Correct option: - __(d) 25__

The piece of wire of resistance R is cut into 5 equal parts.

Therefore, resistance of each part =(R/5)

As when all these parts are connected in parallel then the equivalent resistance R’ is given as,

R’ = (5/R) + (5/R) + (5/R) + (5/R) + (5/R) = (5+5+5+5+5)/(R)

= (25/R)

=>R’ = (R/25)

Therefore, (R/R’) = (R/R/25)

=R X (25/R)

=25.

**Question2.**

Which of the following terms does not represent electrical power in a circuit?

(a) I^{2}R (b) IR^{2} (c) VI (d) V^{2}/R

Answer:

Correct option :- __(b) IR ^{2}__

As Power P = VI = I^{2}R = (V^{2})/R

So the term IR^{2} does not represent electrical power.

**Question 3.**

An electric bulb is rated 220 V and 100 W. When it is operated on 110 V, the power consumed will be –

(a) 100 W (b) 75 W (c) 50 W (d) 25 W

Answer:

Given;

P = 100W and

Potential difference V = 220V

In First Case:-

Power P = VI (equation 1)

Where I = current through the resistance where voltage is applied.

Also V =IR (equation 2)

=>Using (equation 2) in (equation 1)

P = V^{2}/R or R =V^{2}/P

Therefore R = (220)^{2}/100 =484 Ω

The resistance remains unchanged.

Second Case:-

Potential difference V = 110V,

Resistance = 484 Ω

=> P= (V^{2})/(R)

P = ((110)^{2}/484) = 25W.

**Question 4.**

Two conducting wires of the same material and of equal lengths and equal diameters are first connected in series and then parallel

in a circuit across the same potential difference.
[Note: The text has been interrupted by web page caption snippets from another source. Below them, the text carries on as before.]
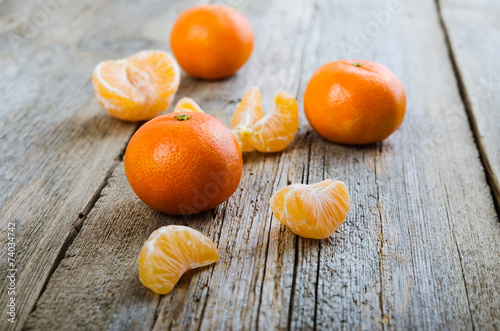 canvas print picture Ripe tasty tangerines on wooden background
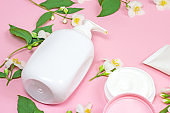 White plastic cosmetic container for moisturizing cream as a mock up with bright fresh jasmine flowers on light pink background. Body and skin care, health, wellness and beauty concept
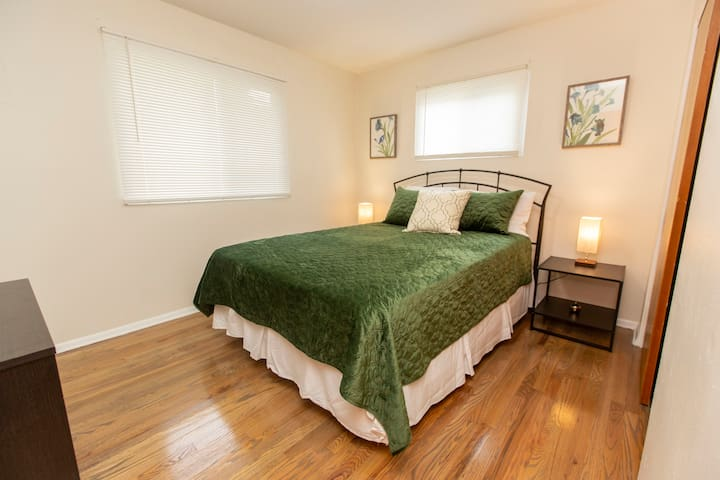 Spacious master bedroom features Queen sized bed and ample closet space.
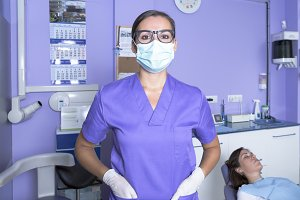 dental assistant with a mask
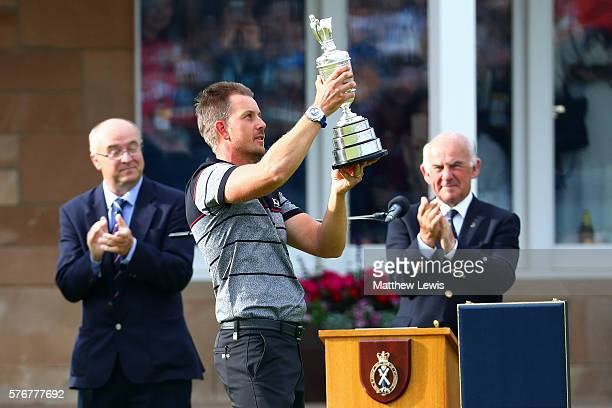 Henrik Stenson of Sweden celebrates victory with the Claret Jug in front of the presentation party on the the 18th green after the final round on day...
The ratio of heat produced in series and parallel combinations would be –

(a) 1:2 (b) 2:1 (c) 1:4 (d) 4:1

Answer:

Correct option __(c) 1:4__

Potential difference = V

Resistance of wire = R

Resistance when connected in series = R_{s}

Resistance when connected in parallel = R_{p}

Resistance R_{p} = (1/R) + (1/R) = (2/R)

Heat produced H = I^{2}Rt = (V/R)^{ 2} Rt (Using I = (V/R))

= (V/R) t

Therefore ratio of heat produced within in series (H_{S}) to the ratio of heat produced when in parallel (H_{P}) is given as:-

H_{S}: H_{P} = (V_{t} /R_{s}): (V_{t}/R_{P}) = (R_{p}/R_{S})

H_{S}: H_{P}_{ =} (R/2)/ (2R) = (1/4)

Therefore H_{S}: H_{P }= 1:4

**Question 5.**

How is a voltmeter connected in the circuit to measure the potential difference between two points?

Answer:

In order to measure potential difference between two points, a voltmeter should be connected in parallel.

**Question 6.**

A copper wire has diameter 0.5 mm and resistivity of 1.6 × 10^{–8} Ω m.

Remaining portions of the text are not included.